A Dangerous Man
2010
The New Year is here a bit early for us, with our first 2010 film. (Or maybe
it's already 2010 for you if you are reading this in Australia.)
As it happens, this is yet another Steven Seagal film with exactly the same
plot as every other Steven Seagal film made in the past ten years. Just choose
any of the following choices in parentheses below and you will be writing your
own Seagal movie.
Seagal is a former (super cop, special federal op, special forces warrior)
who has to leave the position because (he is unjustly accused of something, he
refuses to obey a dishonorable order, he won't "play ball").
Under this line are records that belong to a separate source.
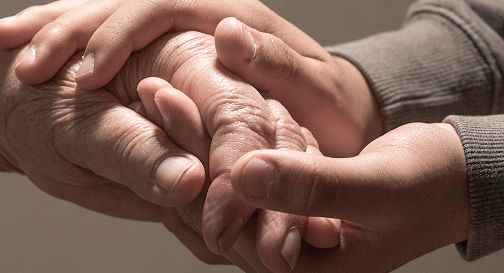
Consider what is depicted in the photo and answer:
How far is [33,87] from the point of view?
27.8 inches

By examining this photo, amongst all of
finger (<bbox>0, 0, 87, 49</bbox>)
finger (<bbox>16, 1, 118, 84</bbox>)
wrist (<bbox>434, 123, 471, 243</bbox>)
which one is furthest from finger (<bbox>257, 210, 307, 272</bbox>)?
finger (<bbox>0, 0, 87, 49</bbox>)

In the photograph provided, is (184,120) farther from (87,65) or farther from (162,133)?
(87,65)

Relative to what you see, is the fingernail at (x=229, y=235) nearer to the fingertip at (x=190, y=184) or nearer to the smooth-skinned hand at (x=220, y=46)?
the fingertip at (x=190, y=184)

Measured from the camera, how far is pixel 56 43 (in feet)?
2.24

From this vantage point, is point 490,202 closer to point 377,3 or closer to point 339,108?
point 339,108

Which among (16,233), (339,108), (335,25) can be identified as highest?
(339,108)

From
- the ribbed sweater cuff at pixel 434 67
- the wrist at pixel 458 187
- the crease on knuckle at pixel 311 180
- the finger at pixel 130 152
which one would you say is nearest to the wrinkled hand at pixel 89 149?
the finger at pixel 130 152

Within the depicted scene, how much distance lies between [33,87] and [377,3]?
0.82 meters

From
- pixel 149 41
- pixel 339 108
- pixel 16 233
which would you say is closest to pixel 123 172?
pixel 149 41

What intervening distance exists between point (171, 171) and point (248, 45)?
16 cm

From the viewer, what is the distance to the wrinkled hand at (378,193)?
0.49m

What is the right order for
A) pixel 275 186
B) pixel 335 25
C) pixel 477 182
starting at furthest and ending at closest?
1. pixel 335 25
2. pixel 477 182
3. pixel 275 186

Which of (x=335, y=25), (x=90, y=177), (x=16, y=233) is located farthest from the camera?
(x=335, y=25)

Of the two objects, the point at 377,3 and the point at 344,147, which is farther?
the point at 377,3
Disgraced and
having lost everything dear to him, he works outside the law as a free-lance
tough guy, ostensibly a mercenary, but willing to take only those jobs which
conform to his own highly developed sense of honor. Inevitably, he ends up
siding with some hopeless (Russian, Mexican, poor black American, Asian)
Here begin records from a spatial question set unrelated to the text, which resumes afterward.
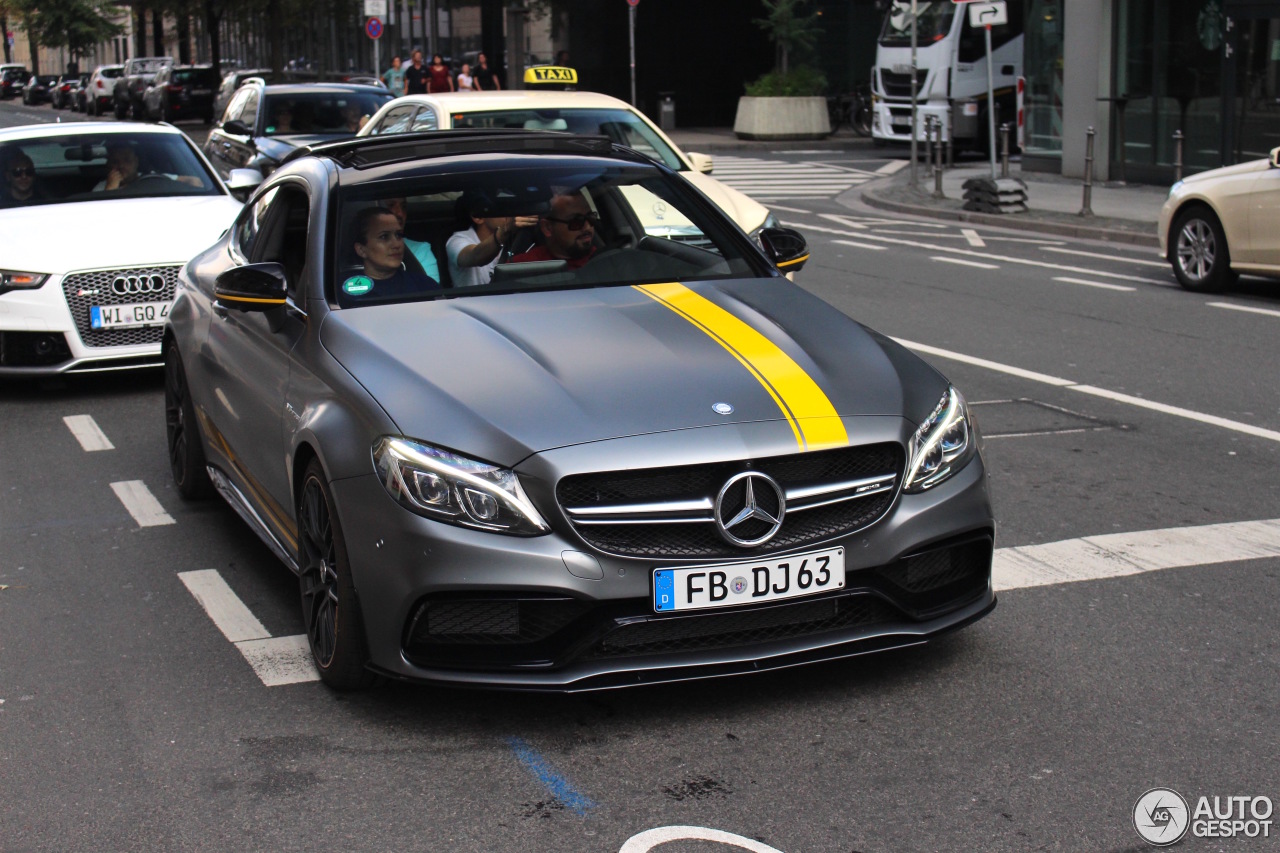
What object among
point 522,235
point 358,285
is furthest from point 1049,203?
point 358,285

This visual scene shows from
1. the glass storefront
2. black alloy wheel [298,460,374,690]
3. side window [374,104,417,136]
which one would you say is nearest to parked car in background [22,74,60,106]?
the glass storefront

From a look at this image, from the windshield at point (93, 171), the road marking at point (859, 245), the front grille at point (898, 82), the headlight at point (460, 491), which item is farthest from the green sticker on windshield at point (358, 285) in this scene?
the front grille at point (898, 82)

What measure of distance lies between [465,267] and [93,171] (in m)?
6.16

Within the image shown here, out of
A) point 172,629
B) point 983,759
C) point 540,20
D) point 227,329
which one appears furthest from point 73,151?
point 540,20

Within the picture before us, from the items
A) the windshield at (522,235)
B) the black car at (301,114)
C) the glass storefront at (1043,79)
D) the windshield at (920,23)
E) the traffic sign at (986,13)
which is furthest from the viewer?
the windshield at (920,23)

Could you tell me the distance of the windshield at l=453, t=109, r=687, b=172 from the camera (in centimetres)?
1190

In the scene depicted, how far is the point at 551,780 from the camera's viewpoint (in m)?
3.95

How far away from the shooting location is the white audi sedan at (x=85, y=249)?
917cm

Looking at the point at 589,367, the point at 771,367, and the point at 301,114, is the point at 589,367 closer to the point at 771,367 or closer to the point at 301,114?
the point at 771,367

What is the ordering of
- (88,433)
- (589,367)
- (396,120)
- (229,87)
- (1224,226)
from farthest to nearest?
1. (229,87)
2. (396,120)
3. (1224,226)
4. (88,433)
5. (589,367)

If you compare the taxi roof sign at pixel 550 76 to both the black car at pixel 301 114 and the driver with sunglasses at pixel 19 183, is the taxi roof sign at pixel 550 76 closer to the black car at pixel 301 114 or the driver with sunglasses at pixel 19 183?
the black car at pixel 301 114

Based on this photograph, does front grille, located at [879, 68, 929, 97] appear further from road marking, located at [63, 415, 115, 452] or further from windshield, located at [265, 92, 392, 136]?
road marking, located at [63, 415, 115, 452]

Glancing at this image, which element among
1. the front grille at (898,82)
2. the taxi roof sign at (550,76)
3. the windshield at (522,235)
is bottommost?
the windshield at (522,235)

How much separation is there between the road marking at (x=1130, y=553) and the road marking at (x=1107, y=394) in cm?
188
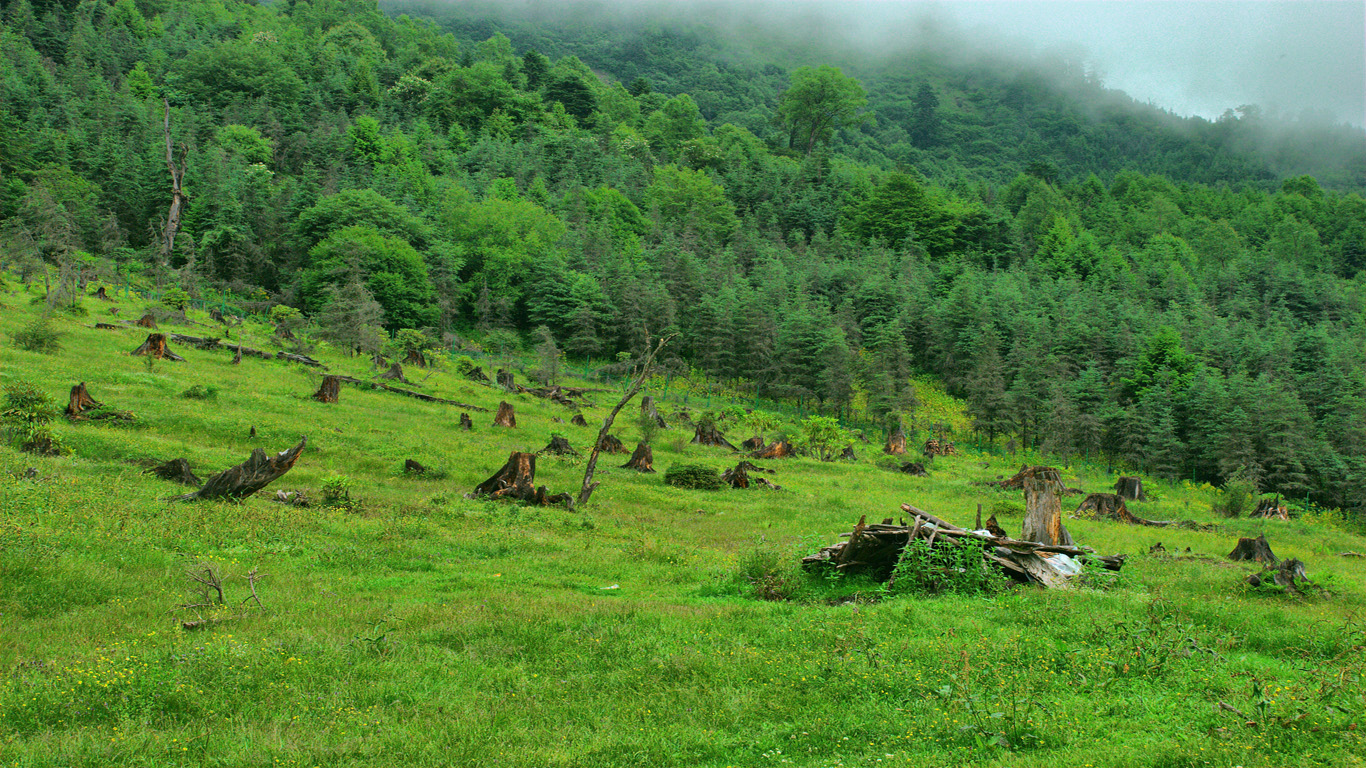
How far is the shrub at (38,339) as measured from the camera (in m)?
27.6

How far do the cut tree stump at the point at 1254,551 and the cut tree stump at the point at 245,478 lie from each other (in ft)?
75.3

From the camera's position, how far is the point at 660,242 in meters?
97.1

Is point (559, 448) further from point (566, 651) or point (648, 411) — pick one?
point (566, 651)

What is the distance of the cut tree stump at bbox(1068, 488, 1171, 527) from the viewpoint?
27078 millimetres

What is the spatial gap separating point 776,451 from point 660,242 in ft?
212

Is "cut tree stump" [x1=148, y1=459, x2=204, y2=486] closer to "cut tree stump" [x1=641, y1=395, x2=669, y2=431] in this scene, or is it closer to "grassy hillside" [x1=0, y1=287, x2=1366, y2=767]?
"grassy hillside" [x1=0, y1=287, x2=1366, y2=767]

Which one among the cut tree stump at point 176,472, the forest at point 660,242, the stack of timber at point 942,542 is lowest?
the cut tree stump at point 176,472

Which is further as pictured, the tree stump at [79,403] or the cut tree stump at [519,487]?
the tree stump at [79,403]

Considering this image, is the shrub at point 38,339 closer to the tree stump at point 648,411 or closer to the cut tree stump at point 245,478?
the cut tree stump at point 245,478

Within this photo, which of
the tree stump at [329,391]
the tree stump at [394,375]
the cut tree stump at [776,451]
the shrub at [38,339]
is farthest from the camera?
the tree stump at [394,375]

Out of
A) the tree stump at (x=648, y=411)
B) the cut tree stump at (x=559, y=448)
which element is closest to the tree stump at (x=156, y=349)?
the cut tree stump at (x=559, y=448)

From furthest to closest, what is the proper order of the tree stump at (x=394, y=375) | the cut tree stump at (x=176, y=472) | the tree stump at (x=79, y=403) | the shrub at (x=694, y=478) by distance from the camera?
1. the tree stump at (x=394, y=375)
2. the shrub at (x=694, y=478)
3. the tree stump at (x=79, y=403)
4. the cut tree stump at (x=176, y=472)

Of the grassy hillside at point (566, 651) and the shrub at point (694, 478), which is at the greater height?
the grassy hillside at point (566, 651)

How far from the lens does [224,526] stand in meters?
13.3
underdogs against some corrupt (Russian, Mexican, rich white American, Asian)
forces who seem invulnerable until the Pudgy Paladin stands against them, at
which point they may as well head off to Vegas and lay down a big bet against
themselves because the big fella is about to rain down fists and bullets on them
at a rate they cannot begin to imagine.
No matter that the baddies possess more weapons than the U.S. armed services
and an army as large as the entire population of India. No matter that big Steve
has only his giant pudgy hands and a rag-tag group of untrained and poorly armed
misfits beside him. Any sensible drug lord, corrupt cop or white slaver facing
the Chubby Combatant should immediately stop ducking the calls from his life
insurance agent and sit down for the dreaded complimentary coverage review,
because he is about to enter a world of pain.
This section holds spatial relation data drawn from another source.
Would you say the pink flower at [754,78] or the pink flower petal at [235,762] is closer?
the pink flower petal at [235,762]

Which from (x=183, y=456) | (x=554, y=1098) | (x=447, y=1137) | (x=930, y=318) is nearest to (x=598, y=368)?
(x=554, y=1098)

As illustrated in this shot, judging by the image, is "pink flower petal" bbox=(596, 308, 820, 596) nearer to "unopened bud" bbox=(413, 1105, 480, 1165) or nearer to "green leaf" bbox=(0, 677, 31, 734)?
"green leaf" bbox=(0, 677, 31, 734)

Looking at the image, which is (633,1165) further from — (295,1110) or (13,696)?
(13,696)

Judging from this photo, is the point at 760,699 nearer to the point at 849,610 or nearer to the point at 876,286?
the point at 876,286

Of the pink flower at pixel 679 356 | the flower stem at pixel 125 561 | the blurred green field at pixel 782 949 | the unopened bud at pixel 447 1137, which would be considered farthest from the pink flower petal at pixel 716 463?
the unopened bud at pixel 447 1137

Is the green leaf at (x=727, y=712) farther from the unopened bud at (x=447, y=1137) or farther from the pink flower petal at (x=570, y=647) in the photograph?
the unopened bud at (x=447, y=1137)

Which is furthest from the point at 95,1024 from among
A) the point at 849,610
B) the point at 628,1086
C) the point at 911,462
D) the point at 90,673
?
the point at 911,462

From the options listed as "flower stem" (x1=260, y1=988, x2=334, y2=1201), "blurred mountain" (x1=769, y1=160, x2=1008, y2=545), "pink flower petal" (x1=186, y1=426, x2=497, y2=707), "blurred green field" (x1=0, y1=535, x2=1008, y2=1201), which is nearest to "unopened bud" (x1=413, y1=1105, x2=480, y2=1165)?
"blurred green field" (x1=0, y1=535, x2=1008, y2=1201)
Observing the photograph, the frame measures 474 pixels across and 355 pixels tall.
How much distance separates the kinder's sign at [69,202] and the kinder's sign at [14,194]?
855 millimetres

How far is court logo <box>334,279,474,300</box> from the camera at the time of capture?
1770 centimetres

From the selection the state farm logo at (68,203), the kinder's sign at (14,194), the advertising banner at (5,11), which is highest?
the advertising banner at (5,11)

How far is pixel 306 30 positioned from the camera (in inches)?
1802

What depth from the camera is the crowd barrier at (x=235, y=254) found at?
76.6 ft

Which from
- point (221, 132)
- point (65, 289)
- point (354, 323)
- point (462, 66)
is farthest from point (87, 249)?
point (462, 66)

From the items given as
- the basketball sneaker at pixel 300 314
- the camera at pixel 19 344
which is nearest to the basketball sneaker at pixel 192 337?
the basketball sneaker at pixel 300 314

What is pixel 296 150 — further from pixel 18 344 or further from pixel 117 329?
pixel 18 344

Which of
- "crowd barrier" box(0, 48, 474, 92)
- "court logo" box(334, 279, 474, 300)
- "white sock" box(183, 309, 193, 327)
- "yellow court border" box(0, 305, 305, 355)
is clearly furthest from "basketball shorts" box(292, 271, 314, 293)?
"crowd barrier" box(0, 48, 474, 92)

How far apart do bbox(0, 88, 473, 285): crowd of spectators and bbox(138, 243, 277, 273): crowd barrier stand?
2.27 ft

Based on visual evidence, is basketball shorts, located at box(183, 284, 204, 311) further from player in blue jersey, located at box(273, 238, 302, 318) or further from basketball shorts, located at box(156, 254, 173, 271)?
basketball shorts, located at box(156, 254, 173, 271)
This particular version of the by-the-numbers story represents the second
collaboration between the Stout Soldier and director Keoni Waxman, following
2009's The Keeper. The Keeper is rated 8th of the 34 Seagal films with an IMDb
score, and A Dangerous Man has not yet been rated as I write this. Having seen
just about every one of Seagal's movies, I'd rank the two Waxman films a bit
lower than #8 on the Seagal totem pole, probably right around the mid-point, but
that's just splitting hairs, since all Segal's films seem to have the same
script. Who knows? Maybe these new ones are above average, and I'm underrating
them because I'm tired of seeing the same thing again and again.
Nudity:
Seagal's films almost always include a small amount of nudity, and this is no
exception. Aidan Dee, as Seagal's former wife, appears topless in flashbacks or
dream sequences or something. Whatever these scenes are, they are not in the film's reality, but
somewhere in Seagal's mind, either remembered or imagined.